What do all these things have in common? The answer is that they all relied on the secrecy provided by anonymously-owned companies. Instead of opening a bank account in their own name, the bribe-receiver, tax evader and fraudster incorporated a company in a jurisdiction where ownership details are kept quiet, and then secretly stashed the cash in an account belonging to the company.

There’s a growing international trend to make it more difficult for criminals to hide their shady money in this way. The UK has passed legislation that will require the names of the people who own and control British companies – the so-called beneficial owners – to be out in the open for all to see. It’s a change that Prime Minister David Cameron first suggested at the Open Government Partnership summit in London in 2013. Norway and Ukraine are doing the same. The European Union now requires all Member States to have to create a central registry of beneficial owners and to make that available to anyone who has a legitimate interest in finding out who’s behind a company.

The United States lags behind much of the rest of the world in company ownership transparency. Most U.S. states do not even collect the names of a company’s shareholders, let alone make shareholders and beneficial owners public despite the fact that a World Bank study showed that the U.S. is the most popular place to incorporate with the corrupt. A Global Witness undercover investigation, broadcast recently by the U.S. news programme ’60 Minutes’, showed that U.S. lawyers often suggest using anonymously-owned American companies as a means to get suspect funds into the country. There’s hope of some progress though. For example, the U.S. Administration has promised, via its OGP National Action Plan, to advocate for legislation requiring meaningful disclosure of company ownership,.

Governments should commit to create publicly-accessible registries of beneficial ownership in their National Action Plans.

In addition, governments should also address company ownership transparency in sectors that are at a particularly high risk of corruption, such as government procurement. Around the world governments spend $9.5 trillion each year on public works, goods and services. According to research by the United Nations, corruption may amount to as much as 25% of this amount. Governments should require that a company bidding for government contracts disclose the real people that own or control them.

Task instructions.
Continue the text on anonymously-owned companies and ownership transparency, starting after its final sentence. The entries that come next are not needed for this.

Data lines.
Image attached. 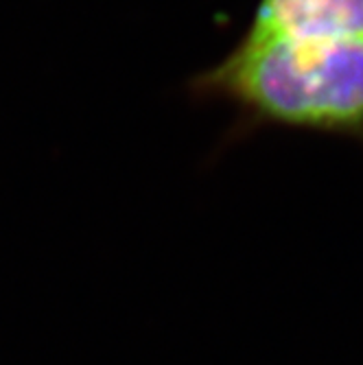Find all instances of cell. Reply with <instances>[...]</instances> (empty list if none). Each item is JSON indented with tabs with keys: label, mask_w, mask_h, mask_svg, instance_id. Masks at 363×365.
I'll use <instances>...</instances> for the list:
<instances>
[{
	"label": "cell",
	"mask_w": 363,
	"mask_h": 365,
	"mask_svg": "<svg viewBox=\"0 0 363 365\" xmlns=\"http://www.w3.org/2000/svg\"><path fill=\"white\" fill-rule=\"evenodd\" d=\"M186 90L195 101L235 110L227 140L282 127L350 140L363 149V40L245 31Z\"/></svg>",
	"instance_id": "obj_1"
},
{
	"label": "cell",
	"mask_w": 363,
	"mask_h": 365,
	"mask_svg": "<svg viewBox=\"0 0 363 365\" xmlns=\"http://www.w3.org/2000/svg\"><path fill=\"white\" fill-rule=\"evenodd\" d=\"M245 31L315 40H363V0H258Z\"/></svg>",
	"instance_id": "obj_2"
}]
</instances>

Task output.
Companies exist for a good reason – to limit liability if a business idea does not work out. This is a very sound principle which allows business to flourish. What companies were never intended to be was a mask behind which people who have no interest in legitimate business can hide their identity.

Increased company ownership transparency is in the interests of businesses. The B Team, a group of business leaders founded by Richard Branson (Virgin Group’s Founder and CEO) and Jochen Zeitz (former Chairman and CEO of Puma) argue that being more transparent about company ownership would increase competitiveness, reduce risks, manage financial exposure and reduce impunity. Mark Moody-Stuart, the former Chairman of Royal Dutch Shell and Anglo-American said “Companies themselves recognize this as a common sense approach because they want more information on who they’re doing business with and what risks they are taking on.”

Company ownership should be out in the open for all to see. David Cameron said “when you have companies whose ownership isn’t known you allow a shroud of secrecy behind which people can do bad things, sometimes terrible things, with no accountability. The corrupt, the criminals, the money-launderers – they need anonymous company structures to hide, to move and to access their money”.

The names of the people who ultimately own and control the company should be made public. Doing this would help make it more difficult for governments to get ripped off, tax authorities to lose out and criminals to prosper.